[Information shown Boundary: Start]

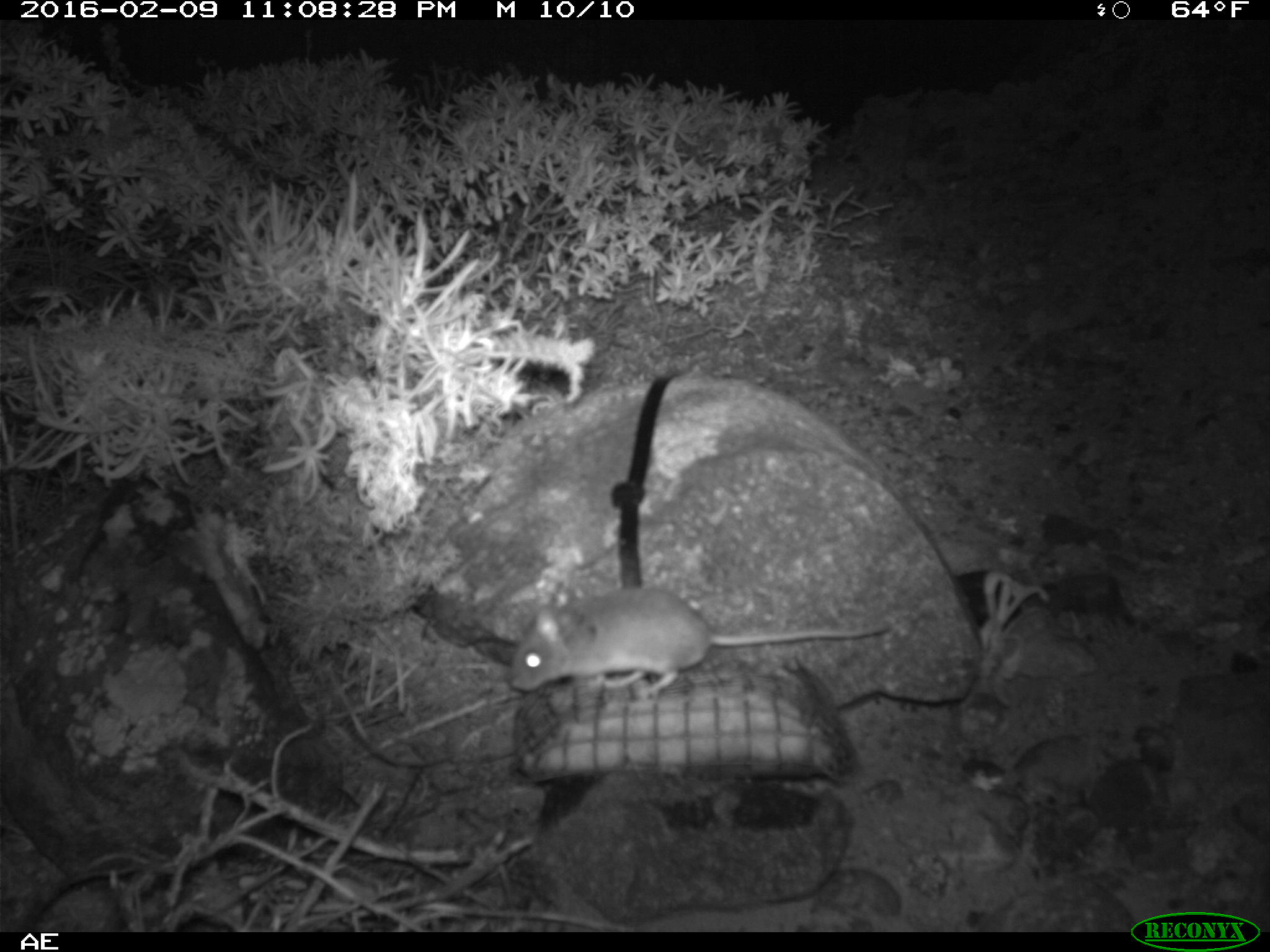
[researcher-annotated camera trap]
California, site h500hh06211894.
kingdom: Animalia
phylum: Chordata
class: Mammalia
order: Rodentia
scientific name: Rodentia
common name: rodent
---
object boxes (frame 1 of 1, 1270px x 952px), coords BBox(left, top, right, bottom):
rodent: BBox(505, 583, 894, 698)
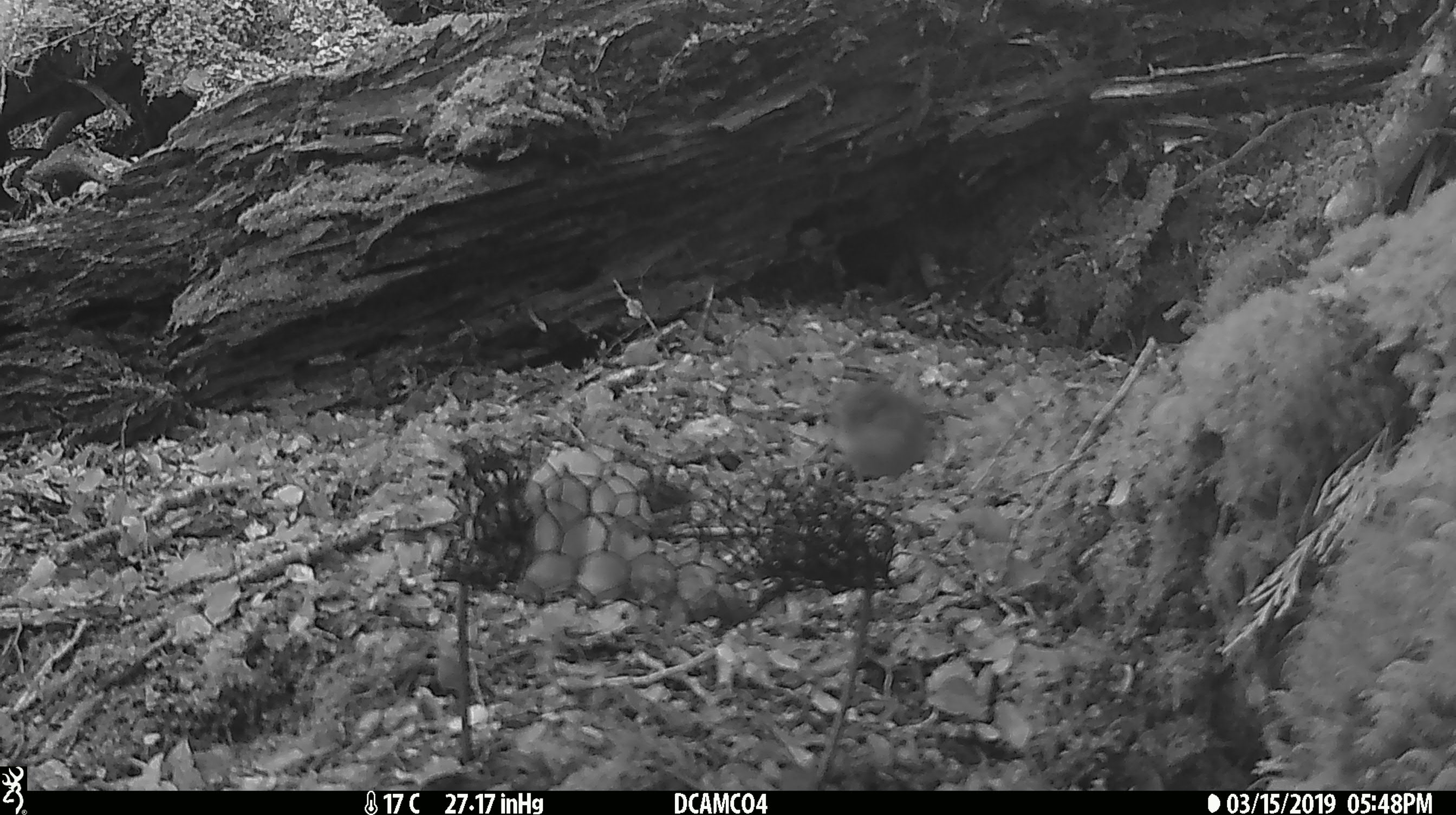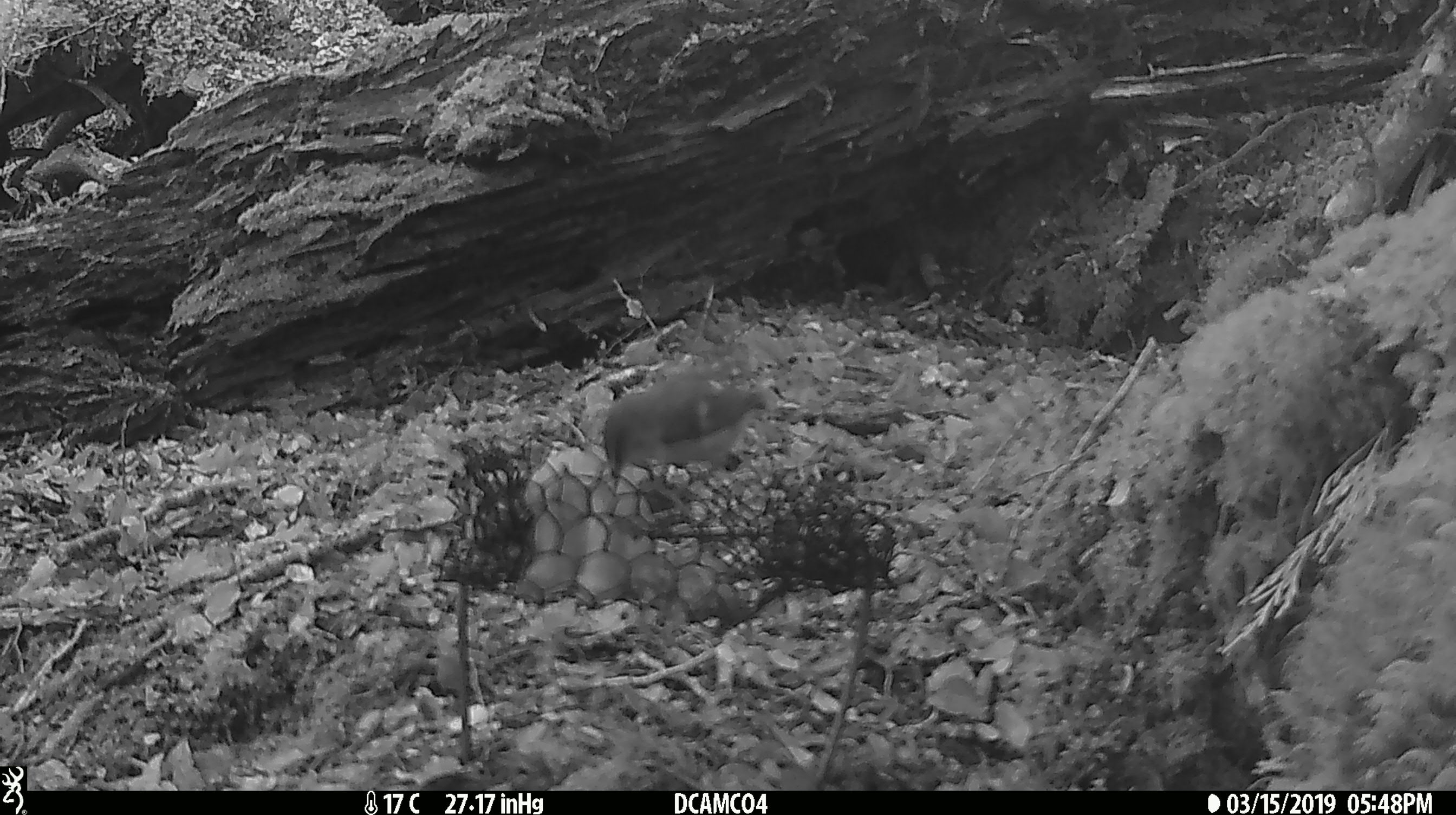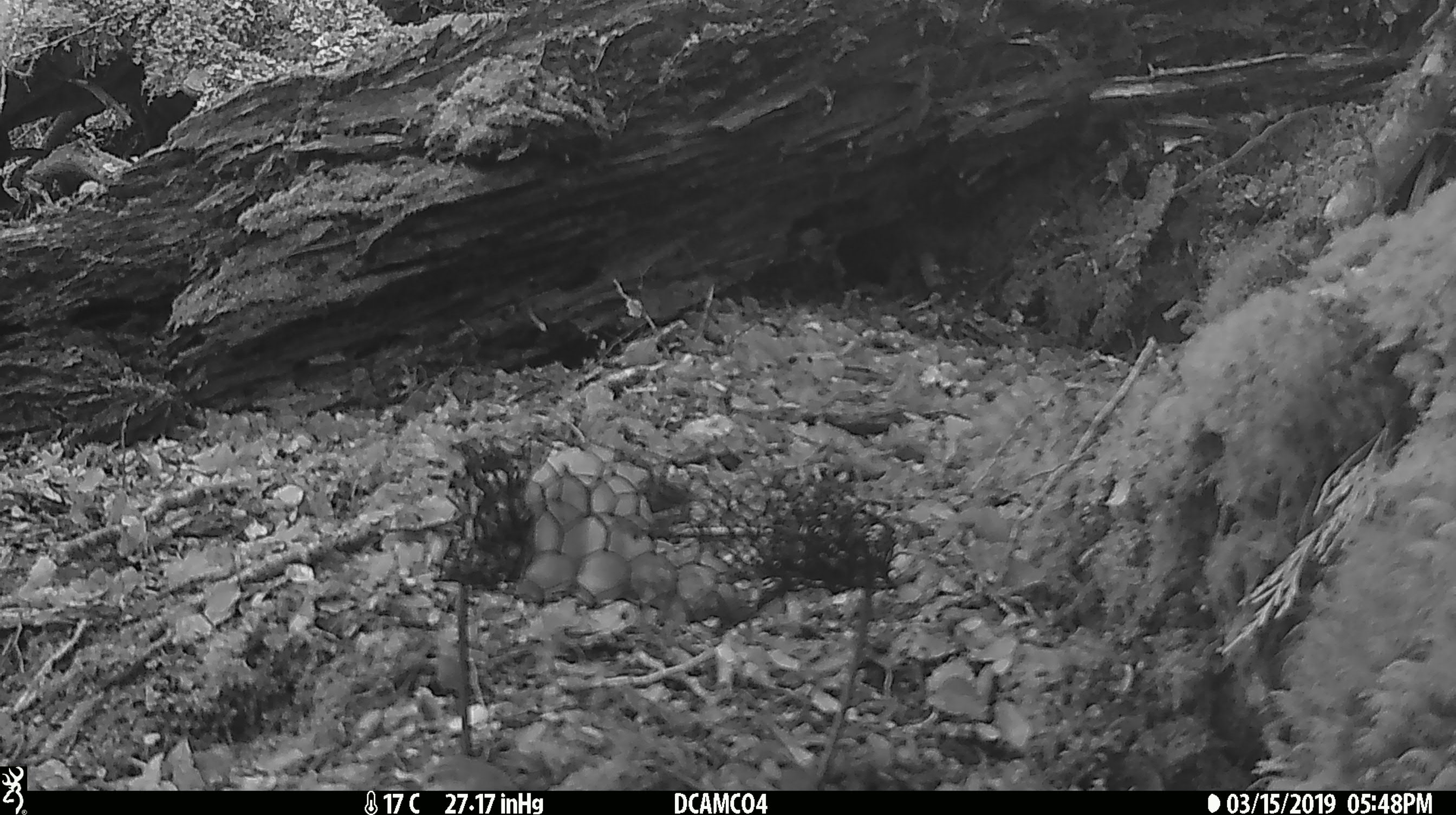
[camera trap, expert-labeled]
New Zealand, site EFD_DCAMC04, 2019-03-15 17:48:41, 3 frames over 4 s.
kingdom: Animalia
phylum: Chordata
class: Aves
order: Passeriformes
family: Acanthisittidae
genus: Acanthisitta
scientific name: Acanthisitta chloris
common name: rifleman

[Information shown Boundary: End]

### [Work item]
Go through the listing above and locate each line that holds the word "trap". Copy those lines.

### [Solution below]
[researcher-annotated camera trap]
[camera trap, expert-labeled]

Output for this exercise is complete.